입력 기록:
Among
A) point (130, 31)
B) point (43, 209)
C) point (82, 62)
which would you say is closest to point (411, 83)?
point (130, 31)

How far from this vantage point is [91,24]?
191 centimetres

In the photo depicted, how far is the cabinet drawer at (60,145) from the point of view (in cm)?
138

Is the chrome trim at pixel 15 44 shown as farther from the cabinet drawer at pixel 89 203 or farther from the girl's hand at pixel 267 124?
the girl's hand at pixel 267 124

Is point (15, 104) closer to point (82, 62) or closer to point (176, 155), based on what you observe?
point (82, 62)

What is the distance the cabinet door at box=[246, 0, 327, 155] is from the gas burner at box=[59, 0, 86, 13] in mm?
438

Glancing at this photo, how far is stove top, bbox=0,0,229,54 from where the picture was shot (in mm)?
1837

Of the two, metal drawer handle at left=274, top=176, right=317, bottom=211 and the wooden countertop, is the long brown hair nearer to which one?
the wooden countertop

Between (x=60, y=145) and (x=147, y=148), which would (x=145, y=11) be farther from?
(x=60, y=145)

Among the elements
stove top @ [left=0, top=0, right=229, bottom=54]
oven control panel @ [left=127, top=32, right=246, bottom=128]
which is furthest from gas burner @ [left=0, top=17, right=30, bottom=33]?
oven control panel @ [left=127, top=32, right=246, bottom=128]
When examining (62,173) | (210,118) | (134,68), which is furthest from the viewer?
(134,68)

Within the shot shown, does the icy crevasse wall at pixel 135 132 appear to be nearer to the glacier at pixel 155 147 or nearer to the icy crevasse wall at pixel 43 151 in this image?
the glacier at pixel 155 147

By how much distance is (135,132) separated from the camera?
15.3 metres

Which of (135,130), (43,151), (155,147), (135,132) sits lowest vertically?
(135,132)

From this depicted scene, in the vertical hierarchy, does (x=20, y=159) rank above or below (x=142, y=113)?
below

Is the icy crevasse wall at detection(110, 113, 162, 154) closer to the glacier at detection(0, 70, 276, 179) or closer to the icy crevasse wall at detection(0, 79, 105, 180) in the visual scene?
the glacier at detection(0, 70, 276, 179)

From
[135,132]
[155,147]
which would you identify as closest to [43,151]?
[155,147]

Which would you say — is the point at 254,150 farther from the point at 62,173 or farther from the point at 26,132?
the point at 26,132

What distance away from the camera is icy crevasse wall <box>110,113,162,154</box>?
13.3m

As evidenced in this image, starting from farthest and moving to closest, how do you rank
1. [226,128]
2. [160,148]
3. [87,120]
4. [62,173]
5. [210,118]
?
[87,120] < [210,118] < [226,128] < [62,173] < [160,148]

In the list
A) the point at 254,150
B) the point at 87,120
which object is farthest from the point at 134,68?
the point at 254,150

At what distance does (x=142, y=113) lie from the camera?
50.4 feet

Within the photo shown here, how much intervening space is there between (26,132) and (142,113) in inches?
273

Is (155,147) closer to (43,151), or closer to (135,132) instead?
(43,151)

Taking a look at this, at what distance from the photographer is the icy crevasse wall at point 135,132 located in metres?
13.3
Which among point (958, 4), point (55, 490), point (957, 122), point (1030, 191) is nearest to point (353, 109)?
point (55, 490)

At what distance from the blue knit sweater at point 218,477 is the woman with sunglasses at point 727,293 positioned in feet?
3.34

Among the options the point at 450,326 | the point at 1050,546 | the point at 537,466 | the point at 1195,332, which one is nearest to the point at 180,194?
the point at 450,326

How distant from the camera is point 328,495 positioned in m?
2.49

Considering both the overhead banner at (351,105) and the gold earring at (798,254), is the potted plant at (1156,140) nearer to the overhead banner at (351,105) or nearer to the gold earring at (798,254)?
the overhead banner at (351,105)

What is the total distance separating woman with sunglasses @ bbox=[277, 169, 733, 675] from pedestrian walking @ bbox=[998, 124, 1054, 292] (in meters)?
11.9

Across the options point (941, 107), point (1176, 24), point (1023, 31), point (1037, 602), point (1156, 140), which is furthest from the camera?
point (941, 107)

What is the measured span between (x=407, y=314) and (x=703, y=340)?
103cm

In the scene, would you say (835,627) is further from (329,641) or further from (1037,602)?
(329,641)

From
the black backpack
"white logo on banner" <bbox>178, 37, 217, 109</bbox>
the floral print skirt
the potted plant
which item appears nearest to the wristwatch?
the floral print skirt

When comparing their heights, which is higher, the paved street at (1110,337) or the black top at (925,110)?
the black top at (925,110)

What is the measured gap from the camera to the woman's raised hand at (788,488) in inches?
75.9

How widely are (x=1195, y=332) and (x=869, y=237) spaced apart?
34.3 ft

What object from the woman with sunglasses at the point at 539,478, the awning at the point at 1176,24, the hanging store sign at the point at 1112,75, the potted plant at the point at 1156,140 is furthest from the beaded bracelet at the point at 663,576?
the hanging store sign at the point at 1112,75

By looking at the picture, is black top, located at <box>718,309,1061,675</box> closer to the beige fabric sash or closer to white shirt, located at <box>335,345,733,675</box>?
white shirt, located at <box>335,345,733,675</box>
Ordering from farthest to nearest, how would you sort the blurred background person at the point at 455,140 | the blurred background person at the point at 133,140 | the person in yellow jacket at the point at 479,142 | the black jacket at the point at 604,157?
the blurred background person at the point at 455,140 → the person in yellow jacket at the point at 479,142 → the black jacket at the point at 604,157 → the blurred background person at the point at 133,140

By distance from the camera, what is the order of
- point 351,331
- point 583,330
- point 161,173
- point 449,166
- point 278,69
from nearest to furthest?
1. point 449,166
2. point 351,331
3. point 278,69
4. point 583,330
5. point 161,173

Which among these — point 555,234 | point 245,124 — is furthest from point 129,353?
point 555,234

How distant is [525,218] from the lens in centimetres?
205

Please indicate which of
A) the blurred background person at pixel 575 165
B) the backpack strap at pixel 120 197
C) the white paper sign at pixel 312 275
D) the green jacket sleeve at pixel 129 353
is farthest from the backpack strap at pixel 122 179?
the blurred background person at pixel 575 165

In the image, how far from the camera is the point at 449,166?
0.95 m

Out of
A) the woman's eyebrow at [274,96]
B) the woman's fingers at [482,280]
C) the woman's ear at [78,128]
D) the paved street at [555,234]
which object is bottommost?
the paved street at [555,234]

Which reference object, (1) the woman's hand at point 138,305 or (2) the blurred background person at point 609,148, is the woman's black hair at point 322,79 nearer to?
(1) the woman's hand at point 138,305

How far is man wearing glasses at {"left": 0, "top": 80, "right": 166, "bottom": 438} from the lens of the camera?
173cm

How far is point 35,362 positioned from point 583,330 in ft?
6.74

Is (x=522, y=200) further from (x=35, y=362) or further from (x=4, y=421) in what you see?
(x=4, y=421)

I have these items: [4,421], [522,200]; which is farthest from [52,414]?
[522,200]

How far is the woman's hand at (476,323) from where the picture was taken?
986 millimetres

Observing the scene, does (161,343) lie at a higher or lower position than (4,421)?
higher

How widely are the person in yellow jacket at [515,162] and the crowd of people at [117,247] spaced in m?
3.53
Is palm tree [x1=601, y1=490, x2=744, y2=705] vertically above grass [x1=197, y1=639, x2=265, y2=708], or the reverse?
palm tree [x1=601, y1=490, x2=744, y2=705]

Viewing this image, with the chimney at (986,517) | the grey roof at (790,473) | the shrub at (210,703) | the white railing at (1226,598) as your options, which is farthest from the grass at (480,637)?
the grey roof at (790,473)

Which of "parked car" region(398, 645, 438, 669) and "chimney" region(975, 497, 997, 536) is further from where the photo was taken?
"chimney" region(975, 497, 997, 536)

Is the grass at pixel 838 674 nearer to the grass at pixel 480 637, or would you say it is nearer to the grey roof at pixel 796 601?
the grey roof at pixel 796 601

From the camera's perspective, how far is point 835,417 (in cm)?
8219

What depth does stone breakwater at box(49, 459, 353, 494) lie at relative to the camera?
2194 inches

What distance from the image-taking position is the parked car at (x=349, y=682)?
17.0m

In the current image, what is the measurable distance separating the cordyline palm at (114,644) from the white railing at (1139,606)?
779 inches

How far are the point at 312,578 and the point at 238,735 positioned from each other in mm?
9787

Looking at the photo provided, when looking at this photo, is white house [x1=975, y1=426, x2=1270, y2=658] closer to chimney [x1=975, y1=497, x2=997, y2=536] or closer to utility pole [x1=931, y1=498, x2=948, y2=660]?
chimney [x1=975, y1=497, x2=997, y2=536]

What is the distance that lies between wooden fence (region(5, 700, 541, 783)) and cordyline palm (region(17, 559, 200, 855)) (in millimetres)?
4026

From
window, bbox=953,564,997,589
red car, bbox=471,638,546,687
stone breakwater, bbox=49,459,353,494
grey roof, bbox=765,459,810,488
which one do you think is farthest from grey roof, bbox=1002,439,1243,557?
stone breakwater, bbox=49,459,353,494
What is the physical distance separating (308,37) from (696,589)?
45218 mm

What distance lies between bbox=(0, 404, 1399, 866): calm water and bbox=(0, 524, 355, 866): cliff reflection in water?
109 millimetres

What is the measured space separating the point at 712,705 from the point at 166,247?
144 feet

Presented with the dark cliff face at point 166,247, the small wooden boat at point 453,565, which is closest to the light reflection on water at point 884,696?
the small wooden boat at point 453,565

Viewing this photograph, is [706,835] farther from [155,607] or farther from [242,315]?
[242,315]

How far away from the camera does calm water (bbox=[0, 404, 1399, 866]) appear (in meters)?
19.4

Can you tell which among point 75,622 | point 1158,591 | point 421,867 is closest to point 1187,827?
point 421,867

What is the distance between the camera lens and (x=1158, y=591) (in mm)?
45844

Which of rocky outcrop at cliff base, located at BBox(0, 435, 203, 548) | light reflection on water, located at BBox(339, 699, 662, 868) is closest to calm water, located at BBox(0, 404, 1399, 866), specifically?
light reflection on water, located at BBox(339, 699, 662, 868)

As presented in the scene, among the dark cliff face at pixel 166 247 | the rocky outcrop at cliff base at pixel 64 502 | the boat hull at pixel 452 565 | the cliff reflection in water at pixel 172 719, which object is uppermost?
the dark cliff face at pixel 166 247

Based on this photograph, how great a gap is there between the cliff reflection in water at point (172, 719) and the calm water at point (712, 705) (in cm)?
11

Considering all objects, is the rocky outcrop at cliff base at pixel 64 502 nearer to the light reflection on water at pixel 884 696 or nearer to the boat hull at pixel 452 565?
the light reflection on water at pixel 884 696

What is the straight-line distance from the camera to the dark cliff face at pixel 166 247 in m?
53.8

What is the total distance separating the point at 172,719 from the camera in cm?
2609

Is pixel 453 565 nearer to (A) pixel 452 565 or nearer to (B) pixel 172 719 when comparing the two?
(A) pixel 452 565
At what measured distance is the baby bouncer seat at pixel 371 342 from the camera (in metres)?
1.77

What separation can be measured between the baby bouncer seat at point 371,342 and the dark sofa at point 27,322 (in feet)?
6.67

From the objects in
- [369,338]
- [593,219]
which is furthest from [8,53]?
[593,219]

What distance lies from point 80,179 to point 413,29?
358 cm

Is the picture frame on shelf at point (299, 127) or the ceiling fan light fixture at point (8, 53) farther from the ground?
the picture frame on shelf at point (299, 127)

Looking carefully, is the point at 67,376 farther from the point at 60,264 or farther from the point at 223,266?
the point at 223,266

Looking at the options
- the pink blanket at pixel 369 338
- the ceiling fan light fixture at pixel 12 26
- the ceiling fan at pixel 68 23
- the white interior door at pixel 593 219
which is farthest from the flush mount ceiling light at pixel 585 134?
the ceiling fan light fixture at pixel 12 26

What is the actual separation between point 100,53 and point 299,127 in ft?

과제 설명:
위 기록에서 "Please indicate which of" 문구가 있는 줄부터 "is farthest from the backpack" 문구가 있는 줄까지(두 줄 모두 포함)를 '번호'와 '내용' 두 열의 마크다운 표로 나타내세요. 빈 줄은 넣지 마세요.

과제 결과:
| 번호 | 내용 |
|---|---|
| 1 | Please indicate which of |
| 2 | A) the blurred background person at pixel 575 165 |
| 3 | B) the backpack strap at pixel 120 197 |
| 4 | C) the white paper sign at pixel 312 275 |
| 5 | D) the green jacket sleeve at pixel 129 353 |
| 6 | is farthest from the backpack strap at pixel 122 179? |